Key

(1) GENERIC Data Sets

(2) BD2.REC. There are 10 single-year age-strata (ages 0 through 9). The question is whether odds ratios are heterogeneous (H0: OR1 = OR2 = . . . = OR10 vs. H1: at least on age-specific odds ratio differs). The c2int statistic has 9 df and derives p = .25. We therefore proceed under the assumption of no interaction. The aOR = cOR = 1.65. Therefore, the crude odds ratio seems to provide the "best" estimate given available information: cOR = 1.65 (95% confidence interval: 1.48, 1.85). This suggests is between a 48% and a 85% increase in leukemia and lymphoma risk with in utero X-rays exposure.

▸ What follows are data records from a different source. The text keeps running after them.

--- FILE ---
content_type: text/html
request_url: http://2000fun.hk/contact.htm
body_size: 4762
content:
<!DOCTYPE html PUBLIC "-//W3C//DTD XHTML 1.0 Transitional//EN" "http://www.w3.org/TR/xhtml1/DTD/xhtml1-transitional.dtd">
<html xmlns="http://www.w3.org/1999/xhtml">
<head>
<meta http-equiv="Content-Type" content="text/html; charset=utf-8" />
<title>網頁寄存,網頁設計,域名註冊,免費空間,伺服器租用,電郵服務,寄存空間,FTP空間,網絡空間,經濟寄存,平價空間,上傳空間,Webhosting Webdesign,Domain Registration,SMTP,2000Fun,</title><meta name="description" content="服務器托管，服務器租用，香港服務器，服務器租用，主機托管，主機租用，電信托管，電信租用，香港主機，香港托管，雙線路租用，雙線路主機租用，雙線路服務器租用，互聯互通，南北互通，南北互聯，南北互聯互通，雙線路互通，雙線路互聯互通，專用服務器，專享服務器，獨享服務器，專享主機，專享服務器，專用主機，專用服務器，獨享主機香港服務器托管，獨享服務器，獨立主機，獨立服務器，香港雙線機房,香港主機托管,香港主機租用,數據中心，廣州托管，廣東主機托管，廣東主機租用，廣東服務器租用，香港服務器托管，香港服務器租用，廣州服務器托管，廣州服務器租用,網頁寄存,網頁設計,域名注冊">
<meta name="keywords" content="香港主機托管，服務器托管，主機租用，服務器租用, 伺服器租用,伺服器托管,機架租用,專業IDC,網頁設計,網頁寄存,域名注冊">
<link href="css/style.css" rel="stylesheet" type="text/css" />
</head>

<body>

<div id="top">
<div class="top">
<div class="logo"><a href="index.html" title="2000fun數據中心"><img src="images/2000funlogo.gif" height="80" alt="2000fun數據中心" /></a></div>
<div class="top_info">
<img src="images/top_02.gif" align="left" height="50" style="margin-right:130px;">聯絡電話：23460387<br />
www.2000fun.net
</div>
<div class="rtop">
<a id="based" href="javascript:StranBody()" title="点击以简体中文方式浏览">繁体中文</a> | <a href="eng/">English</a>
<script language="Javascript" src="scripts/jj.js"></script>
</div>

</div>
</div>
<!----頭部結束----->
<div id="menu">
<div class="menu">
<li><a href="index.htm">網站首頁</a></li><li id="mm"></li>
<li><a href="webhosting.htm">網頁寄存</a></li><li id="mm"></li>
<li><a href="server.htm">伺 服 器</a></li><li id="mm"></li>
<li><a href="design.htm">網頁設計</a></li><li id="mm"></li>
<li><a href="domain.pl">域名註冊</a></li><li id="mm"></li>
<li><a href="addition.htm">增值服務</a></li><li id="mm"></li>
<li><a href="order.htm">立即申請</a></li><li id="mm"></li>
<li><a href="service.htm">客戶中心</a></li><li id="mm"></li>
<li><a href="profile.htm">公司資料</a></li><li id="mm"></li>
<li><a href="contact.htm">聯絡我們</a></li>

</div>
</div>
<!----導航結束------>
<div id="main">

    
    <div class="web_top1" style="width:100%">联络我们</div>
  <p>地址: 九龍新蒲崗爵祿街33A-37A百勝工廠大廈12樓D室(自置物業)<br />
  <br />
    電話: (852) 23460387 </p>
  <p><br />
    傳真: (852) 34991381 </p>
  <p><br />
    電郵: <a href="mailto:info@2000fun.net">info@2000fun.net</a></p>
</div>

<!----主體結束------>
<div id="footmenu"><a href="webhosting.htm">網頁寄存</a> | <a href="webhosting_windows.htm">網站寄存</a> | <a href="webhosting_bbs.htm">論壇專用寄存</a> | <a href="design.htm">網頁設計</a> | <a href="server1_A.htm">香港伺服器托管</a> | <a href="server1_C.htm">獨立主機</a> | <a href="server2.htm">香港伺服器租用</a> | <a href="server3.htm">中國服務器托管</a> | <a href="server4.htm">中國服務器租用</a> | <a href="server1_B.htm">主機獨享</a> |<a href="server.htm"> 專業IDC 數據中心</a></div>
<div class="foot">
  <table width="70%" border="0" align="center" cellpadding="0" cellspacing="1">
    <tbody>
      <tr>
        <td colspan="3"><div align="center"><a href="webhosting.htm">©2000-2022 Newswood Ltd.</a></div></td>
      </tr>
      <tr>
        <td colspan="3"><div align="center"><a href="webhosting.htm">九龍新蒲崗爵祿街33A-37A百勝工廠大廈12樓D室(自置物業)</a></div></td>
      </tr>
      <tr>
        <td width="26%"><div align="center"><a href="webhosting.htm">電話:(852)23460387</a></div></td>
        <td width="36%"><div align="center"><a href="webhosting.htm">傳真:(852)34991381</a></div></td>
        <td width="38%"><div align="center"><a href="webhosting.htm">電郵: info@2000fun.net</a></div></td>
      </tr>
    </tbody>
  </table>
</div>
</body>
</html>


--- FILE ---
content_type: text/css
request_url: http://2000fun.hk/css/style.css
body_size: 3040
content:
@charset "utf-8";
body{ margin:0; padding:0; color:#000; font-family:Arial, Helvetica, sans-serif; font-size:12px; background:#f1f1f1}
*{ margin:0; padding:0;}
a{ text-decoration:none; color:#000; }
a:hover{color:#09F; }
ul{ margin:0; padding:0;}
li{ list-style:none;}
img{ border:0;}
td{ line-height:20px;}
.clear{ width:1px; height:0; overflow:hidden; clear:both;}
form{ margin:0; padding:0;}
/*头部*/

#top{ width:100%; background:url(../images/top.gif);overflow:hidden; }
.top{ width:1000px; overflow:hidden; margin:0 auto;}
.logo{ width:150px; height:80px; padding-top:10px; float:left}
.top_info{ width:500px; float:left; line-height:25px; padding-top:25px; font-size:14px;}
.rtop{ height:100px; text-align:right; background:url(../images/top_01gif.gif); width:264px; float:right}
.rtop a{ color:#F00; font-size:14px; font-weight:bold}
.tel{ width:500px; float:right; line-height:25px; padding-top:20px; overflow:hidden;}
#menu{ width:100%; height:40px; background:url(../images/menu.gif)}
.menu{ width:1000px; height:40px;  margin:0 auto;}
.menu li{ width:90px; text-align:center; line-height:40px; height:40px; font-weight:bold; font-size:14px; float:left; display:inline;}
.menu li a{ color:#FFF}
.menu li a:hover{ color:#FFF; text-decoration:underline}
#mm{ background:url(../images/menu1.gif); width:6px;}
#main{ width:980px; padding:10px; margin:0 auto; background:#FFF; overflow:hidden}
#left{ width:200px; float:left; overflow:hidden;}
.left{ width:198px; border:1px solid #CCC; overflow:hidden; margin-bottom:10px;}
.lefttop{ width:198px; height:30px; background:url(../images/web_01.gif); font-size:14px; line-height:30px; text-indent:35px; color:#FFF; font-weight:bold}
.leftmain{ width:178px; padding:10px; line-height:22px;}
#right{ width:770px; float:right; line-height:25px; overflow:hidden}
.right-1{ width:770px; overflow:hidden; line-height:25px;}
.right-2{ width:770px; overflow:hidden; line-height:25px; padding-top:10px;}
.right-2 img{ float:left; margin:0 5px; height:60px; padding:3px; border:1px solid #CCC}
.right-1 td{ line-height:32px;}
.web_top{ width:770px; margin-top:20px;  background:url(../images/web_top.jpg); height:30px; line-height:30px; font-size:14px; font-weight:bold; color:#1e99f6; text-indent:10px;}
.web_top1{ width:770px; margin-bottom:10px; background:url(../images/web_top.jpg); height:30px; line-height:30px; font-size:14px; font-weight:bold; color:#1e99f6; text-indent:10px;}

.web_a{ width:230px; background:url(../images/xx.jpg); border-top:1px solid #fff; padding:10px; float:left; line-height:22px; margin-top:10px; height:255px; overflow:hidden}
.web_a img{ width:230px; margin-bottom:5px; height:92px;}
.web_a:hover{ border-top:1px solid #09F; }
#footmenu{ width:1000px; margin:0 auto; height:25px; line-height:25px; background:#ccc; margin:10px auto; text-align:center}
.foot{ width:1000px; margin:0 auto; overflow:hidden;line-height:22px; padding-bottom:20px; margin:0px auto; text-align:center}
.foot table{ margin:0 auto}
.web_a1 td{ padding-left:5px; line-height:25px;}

(3) BI-HELM1.REC. Incidence of bicycle helmet use.

(A) Crude analysis
Helmet use rate in Santa Clara county (p1) = 312 / 844 = 37%
Helmet use rate in Contra Costa county (p2) = 335 / 807 = 42%.
In testing H0: p1 = p2, p = .059 by the uncorrected chi-square test

(B) Stratified by School Area

Statum MATCHVAR: 
S. C. / C. C. 
Santa Clara Use Rate Contra Costa Use Rate  Incidence Ratio p value (uncorrected chi-square)
1 3: Miner / Fair Oaks 21% 22% 0.97 .91 (NS)
2 4: Sedg / Strandwood 55% 36% 1.54 .0014
3 5: Sakamoto / WalAcres 33% 58% 0.58 .00000065 
4 6: Toyon / Disco Bay 32% 22% 1.46 .048 
5 7: Lietz / Belshaw 38% 42% 0.91 .46 (NS)

(C) Test for Interaction
H0: RR1 = RR2 = RR3 = RR4 = RR5 vs. H1: At least one stratum-specific relative risk parameter differs ("interaction")
Let alpha = .05
Chi-square / interaction (4, N = 1651) = 32.69, p = .0000014
Conclusion: Reject H0. Significant interaction is confirmed.

(D) Summary
The crude (unstratified) comparison was confounded. Interaction was also present. There was no significant difference in two of the five strata (strata 3 and strata 7). In two of the strata, Santa Clara schools showed better helmet-use rates. In one stratum, the Contra Costa district fared better.

(4) CERVICAL

(A) cOR ~= 1.5
(B) OR1 = 2.7; OR2 = 1.1
(C) Data suggest an interaction between smoking and number of sexual partners. In women with no or one partner, smoking is positively associated with cervical cancer. In women with multiple sexual partners, this association seems small or non-existent. We might also view the crude odds ratio as confounded, since it fails to reflect these complex relationships. Recommendation: report strata-specific odds ratios. (Comment: This interpretation differs from that in the text by Pagano & Gauvreau.)
 

(5) ASBESTOS.REC

(A) Smoking & lung cancer: OR = 4.8 (Cornfield 95% confidence limits for OR: 2.5, 9.5). There is a significant association between smoking and lung cancer, with smokers having approximately 5-times the risk as non-smokers.
(B) Asbestos & lung cancer: OR =  21.3 (Cornfield 95% confidence limits for OR: 10.5, 43.9). There is an exceedingly strong association between asbestos and lung cancer, with exposed individuals having approximatley 21-times the risk as non-exposed individuals.
(C) Asbestos & lung cancer controlling for smoking (stratified analysis):

Strata-specific odds ratios:
ORsmokers = 60.0 (95% confidence limits, mid-P exact method: 21.9, 181.1)
ORnon-smokers = 2.0 (95% confidence limits, mid-P exact method: 0.6, 6.6)

Test for interaction:
H0: OR1 = OR2 vs. H1: OR1 not = OR2
Let alpha = .05
Chi-square, interaction(1, N = 285) = 17.93, p = .000023
Reject the null hypothesis
Conclude: significant interaction
Recommendation: report strata-specific odds ratios.

Confounder analysis:
cOR = 21.3, aOR = 16.2; also see strata-specific results, above. Confounding is present, since the crude odds ratio fails to accurately reflect the relationship between asbestos exposure and lung cancer risk.

Discussion of results:
    - Strata-specific results should be reported and interpreted.
    - It should be made clear that there is a very high, significant risk between asbestos exposure and lung cancer in smokers (60-times the risk in asbestos-exposed smokers).
    - It should be made clear that there is an insignificant, weak, positive association between asbestos exposure and lung cancer in non-smokers.